Newer versions of thunderbird also refuse connection to < 1024 bits. The message is a bit cryptic.

 *Quote:*   

> The IMAP server info@server.com does not support the selected authentication method. Please change the 'Authentication method' in the 'Account Settings | Server settings'.

 

However if Error console is opened (Ctrl+Shift+J) a more clear message appear:

 *Quote:*   

> 
> 
> Timestamp: 06/16/2015 11:02:12 AM
> 
> Error: An error occurred during a connection to imap.server.com:143.
> ...

 

I will write a bug in gentoo to have the default to 1024

----------

## mt_undershirt

 :Very Happy:  Many thanks to octavsly and MacLeod, my thunderbird just failed on multiple accounts after today's upgrade to 38.0.1 with the aforementioned cryptic error message. 

Connection was still working on other machines and iOS devices, though.   :Shocked:   :Question: 

So, you probably saved me a lot of time otherwise wasted on tracking down the problem, I truly  :Exclamation:   appreciate that.

As described, removing the old dhparams.pem and running 1024-bit modified mkdhparams on the server did the trick right away.

Regards

mtu

----------

## toralf

IMO re-creating the .pem file should be scheduled regularly, eg. via cron once per week/month or so, even if you're not paranoid.

----------

## F1r31c3r

Hi all, 

I too came across this problem and after 2 hours with my hosting provider they provided me with reassurance but nothing more.

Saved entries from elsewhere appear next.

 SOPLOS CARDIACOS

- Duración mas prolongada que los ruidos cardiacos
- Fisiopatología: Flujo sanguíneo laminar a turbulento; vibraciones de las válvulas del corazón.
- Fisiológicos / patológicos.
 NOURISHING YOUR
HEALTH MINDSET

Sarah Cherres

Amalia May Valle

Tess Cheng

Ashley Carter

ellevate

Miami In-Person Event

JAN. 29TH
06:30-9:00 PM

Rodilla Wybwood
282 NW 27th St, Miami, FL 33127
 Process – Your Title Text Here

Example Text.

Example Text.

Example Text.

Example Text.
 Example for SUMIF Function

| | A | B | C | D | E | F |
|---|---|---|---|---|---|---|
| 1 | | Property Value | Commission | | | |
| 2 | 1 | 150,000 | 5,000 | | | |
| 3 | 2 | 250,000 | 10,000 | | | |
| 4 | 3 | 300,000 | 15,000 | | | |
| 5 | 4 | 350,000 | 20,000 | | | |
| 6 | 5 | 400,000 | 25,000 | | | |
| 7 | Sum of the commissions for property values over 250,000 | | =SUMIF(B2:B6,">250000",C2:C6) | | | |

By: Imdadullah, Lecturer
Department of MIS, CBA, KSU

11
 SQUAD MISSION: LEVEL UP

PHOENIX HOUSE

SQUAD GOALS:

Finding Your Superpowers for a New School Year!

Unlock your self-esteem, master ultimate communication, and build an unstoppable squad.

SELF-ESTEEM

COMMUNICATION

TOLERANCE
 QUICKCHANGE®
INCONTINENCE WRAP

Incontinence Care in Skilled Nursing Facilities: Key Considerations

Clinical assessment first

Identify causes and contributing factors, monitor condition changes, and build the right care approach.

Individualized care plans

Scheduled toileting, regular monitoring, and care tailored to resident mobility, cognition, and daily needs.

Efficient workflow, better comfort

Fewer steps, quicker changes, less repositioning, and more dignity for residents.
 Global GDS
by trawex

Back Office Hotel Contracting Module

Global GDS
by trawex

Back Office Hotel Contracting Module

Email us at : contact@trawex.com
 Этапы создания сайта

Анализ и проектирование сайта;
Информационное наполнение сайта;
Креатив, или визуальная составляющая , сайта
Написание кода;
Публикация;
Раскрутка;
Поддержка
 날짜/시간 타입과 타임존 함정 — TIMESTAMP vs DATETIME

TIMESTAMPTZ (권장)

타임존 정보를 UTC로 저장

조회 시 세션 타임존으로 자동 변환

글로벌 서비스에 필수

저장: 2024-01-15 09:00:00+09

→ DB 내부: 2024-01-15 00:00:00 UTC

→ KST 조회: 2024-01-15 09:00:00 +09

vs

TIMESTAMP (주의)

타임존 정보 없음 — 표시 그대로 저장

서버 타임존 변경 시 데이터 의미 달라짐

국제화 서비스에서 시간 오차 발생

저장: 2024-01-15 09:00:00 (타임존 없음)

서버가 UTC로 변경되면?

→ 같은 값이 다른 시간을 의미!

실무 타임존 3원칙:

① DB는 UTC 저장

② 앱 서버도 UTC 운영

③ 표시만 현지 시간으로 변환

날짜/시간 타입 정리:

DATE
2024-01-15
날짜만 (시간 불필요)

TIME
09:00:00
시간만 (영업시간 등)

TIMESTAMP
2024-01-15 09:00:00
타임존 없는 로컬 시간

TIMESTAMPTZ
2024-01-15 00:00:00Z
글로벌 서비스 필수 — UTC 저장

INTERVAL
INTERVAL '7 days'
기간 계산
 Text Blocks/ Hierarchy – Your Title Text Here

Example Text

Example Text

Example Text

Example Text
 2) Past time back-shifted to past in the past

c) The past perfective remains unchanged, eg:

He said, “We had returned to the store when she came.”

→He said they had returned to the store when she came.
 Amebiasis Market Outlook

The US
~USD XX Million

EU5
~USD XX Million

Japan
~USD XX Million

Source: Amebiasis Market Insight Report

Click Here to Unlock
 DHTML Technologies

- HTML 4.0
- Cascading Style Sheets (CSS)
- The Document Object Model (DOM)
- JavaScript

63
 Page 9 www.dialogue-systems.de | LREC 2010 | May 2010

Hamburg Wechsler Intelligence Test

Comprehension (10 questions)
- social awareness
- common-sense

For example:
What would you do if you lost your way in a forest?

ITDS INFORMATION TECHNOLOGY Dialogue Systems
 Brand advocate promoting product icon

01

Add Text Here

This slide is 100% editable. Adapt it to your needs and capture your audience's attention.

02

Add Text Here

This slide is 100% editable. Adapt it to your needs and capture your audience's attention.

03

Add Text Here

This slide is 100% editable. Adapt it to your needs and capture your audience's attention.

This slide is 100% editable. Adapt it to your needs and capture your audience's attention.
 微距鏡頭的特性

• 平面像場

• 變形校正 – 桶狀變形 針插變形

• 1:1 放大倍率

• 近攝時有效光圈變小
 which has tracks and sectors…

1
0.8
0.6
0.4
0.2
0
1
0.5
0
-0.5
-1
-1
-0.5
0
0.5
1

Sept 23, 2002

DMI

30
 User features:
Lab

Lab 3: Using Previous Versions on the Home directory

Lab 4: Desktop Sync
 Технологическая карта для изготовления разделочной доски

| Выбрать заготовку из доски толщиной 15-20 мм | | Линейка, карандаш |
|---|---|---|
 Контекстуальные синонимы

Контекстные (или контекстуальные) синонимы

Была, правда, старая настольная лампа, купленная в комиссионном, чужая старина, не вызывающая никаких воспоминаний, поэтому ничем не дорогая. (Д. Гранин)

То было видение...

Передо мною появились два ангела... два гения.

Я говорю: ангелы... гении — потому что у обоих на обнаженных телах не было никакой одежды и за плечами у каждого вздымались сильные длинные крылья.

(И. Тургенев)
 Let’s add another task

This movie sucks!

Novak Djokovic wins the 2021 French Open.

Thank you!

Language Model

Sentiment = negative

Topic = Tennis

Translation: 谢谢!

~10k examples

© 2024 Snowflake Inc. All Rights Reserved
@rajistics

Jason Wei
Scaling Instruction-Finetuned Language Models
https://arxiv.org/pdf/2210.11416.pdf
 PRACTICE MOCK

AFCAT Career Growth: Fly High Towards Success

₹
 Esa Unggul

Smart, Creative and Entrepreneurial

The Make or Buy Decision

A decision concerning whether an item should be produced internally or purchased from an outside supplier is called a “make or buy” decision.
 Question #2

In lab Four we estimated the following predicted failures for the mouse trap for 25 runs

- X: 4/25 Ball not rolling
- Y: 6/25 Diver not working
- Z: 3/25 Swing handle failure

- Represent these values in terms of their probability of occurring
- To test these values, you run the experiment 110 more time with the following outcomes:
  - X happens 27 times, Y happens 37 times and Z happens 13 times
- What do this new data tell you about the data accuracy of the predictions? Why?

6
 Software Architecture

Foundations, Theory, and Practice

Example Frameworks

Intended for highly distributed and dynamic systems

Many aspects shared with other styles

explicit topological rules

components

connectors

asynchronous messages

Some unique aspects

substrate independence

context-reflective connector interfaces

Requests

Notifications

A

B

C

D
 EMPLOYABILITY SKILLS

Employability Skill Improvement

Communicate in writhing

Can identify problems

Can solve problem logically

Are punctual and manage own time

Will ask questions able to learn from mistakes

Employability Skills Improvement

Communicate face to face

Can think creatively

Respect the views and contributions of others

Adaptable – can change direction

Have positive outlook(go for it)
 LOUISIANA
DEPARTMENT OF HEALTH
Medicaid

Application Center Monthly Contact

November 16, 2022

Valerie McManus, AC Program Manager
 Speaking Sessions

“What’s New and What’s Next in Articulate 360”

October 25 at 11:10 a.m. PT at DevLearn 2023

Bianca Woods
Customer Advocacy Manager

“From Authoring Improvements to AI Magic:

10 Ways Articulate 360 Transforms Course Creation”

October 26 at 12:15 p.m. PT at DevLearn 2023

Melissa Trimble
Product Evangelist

They told me they had fixed it twice but it still did not work so i decided to disable the use of the key and force Thunderbird to use a higher encryption key.

If you go to Edit -> Preferences, then the advanced and General tab. At the bottom is a button called Config Editor. Click it and enter this then use the filter to find all ssl3 entries.

Find  *Quote:*   

> security.ssl3.dhe_rsa_aes_128_sha

 

and set it to false by double clicking it.

Now you will find the server is forced to use an alternative which has a more secure mechanism.

This is how i got around it, so if you are struggling with your hosting company then this is a quick work around untill you can kick them up the ass to fix it.

----------